1. **Is this speech over silence/light background?** → `small.en` is fine
2. **Is this speech over music, or music with vocals?** → Start with `medium.en`
3. **Is this a produced music track (vocals + full instrumentation)?** → Start with `medium.en`, expect to need manual lyrics or an external API
4. **Is this multilingual?** → Use `medium` or `large-v3` (no `.en` suffix)
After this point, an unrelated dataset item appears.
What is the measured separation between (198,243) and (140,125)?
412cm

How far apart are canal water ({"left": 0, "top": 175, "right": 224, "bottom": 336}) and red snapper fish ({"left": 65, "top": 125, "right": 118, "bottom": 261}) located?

## Using External Transcription APIs

For the best accuracy, use an external API and import the result:

**OpenAI Whisper API** (recommended for quality):

```bash
# Generate with word timestamps, then import
curl https://api.openai.com/v1/audio/transcriptions \
  -H "Authorization: Bearer $OPENAI_API_KEY" \
  -F file=@audio.mp3 -F model=whisper-1 \
  -F response_format=verbose_json \
  -F "timestamp_granularities[]=word" \
  -o transcript-openai.json

npx hyperframes transcribe transcript-openai.json
```

**Groq Whisper API** (fast, free tier available):

```bash
curl https://api.groq.com/openai/v1/audio/transcriptions \
  -H "Authorization: Bearer $GROQ_API_KEY" \
  -F file=@audio.mp3 -F model=whisper-large-v3 \
  -F response_format=verbose_json \
  -F "timestamp_granularities[]=word" \
  -o transcript-groq.json

npx hyperframes transcribe transcript-groq.json
```

## If No Transcript Exists

1. Check the project root for `transcript.json`, `.srt`, or `.vtt` files
2. If none found, run transcription — pick the starting model based on the content type:
   - Speech/voiceover → `small.en`
   - Music with vocals → `medium.en`
   ```bash
   npx hyperframes transcribe <audio-or-video-file> --model medium.en
   ```
3. **Read the transcript and run the quality check** (see above). If it fails, retry with a larger model or suggest manual lyrics.